What You Should Be Working On In The Pool

  • Posted on
  • By Eric Turner

Our swim coach expert is back to chat about the important swim workouts you should be doing in the pool right now.

All too often people ignore the swim. “It’s the shortest part of the race” they say “all I need to do is survive.” The swim though, can set you up for success for the rest of your race. What if you could swim the same swim time, using half the effort? How much better would your bike and run be? Or what if you could swim faster with the same level of effort. How much further ahead would you be when you got out of the water?  


We can’t ignore the swim anymore and we really can’t continue to show up at the pool and mindlessly swim a certain yardage. We don’t do this in our bike or run training. We do intervals and gear repeats and tempo work and yet so many of us show up to the pool and do mindless swim yardage. The solution is to start dedicating chunks of your swimming to developing your kick and your speed.


I am making a big generalization, but unless you were a competitive swimmer (and even if you were) I’m gonna guess your kick can be faster/better/stronger. Spending 4 weeks working on developing your kick might be the best thing you can do for your stroke development this winter. Simply implementing a lot of side kicking into your routine can have a great effect, but dedicating a chunk of time to really working on the legs will help set up the hips, improve the turn over and give you the foundation to make some stroke changes. If you are looking for a specific plan to build your kick check out my 4 Week Kick Builder plan on Training Peaks and use code “ElementKick” to get 10% off through the end of February.


The other area you can work on this winter is speed. I never see too many triathletes busting our 50’s in the pool, but building top end speed in the pool can translate into speed in every distance, just like marathoners do repeat 800’s. The easiest way for people to start to add speed work to their swimming is to add 10x25 or 10x50 FAST to the end of every workout. Get at least as much time rest as you spend swimming, so if you do 50’s fast and it takes you 45 seconds, take 45 seconds rest.

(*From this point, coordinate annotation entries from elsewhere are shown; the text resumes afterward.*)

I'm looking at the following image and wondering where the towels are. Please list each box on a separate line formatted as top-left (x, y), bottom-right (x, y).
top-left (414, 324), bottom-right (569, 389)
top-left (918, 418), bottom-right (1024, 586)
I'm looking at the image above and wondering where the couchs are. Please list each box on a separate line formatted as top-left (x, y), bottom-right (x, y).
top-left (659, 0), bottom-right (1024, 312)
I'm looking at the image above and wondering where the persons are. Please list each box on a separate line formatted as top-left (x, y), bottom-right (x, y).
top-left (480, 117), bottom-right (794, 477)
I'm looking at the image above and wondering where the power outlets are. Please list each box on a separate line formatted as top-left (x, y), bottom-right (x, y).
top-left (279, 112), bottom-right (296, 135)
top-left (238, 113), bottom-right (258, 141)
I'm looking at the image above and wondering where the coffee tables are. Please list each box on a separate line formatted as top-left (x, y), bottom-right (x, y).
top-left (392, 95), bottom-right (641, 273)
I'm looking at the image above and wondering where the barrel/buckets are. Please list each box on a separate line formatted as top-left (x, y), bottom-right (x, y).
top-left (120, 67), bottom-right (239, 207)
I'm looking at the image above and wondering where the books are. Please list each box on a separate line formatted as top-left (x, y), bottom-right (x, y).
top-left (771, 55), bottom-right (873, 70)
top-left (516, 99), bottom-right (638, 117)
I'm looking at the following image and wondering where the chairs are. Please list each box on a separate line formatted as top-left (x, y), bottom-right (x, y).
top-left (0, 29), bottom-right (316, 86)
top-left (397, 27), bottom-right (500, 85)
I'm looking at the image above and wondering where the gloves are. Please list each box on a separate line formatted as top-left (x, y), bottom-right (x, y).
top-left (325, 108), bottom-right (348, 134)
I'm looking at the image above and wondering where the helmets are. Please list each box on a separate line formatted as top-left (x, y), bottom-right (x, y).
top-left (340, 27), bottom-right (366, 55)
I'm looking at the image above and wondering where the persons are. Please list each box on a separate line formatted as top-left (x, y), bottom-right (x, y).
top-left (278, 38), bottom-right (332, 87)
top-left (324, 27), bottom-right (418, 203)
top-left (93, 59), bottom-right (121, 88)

Start by doing these at the end of each practice then start rotating them through the practice. If you really want to spend some time on speed check out my Middle Distance Block in Training Peaks that focuses on the 200 and 500 events in swimming (use code Element for the same 10%).


Kick and speed are really foundational elements of swim training. Spending time working on your kick and working on your speed will put you in a position to experience greater benefits from your race specific training and (maybe more importantly) it can be fun to mix up the training a bit.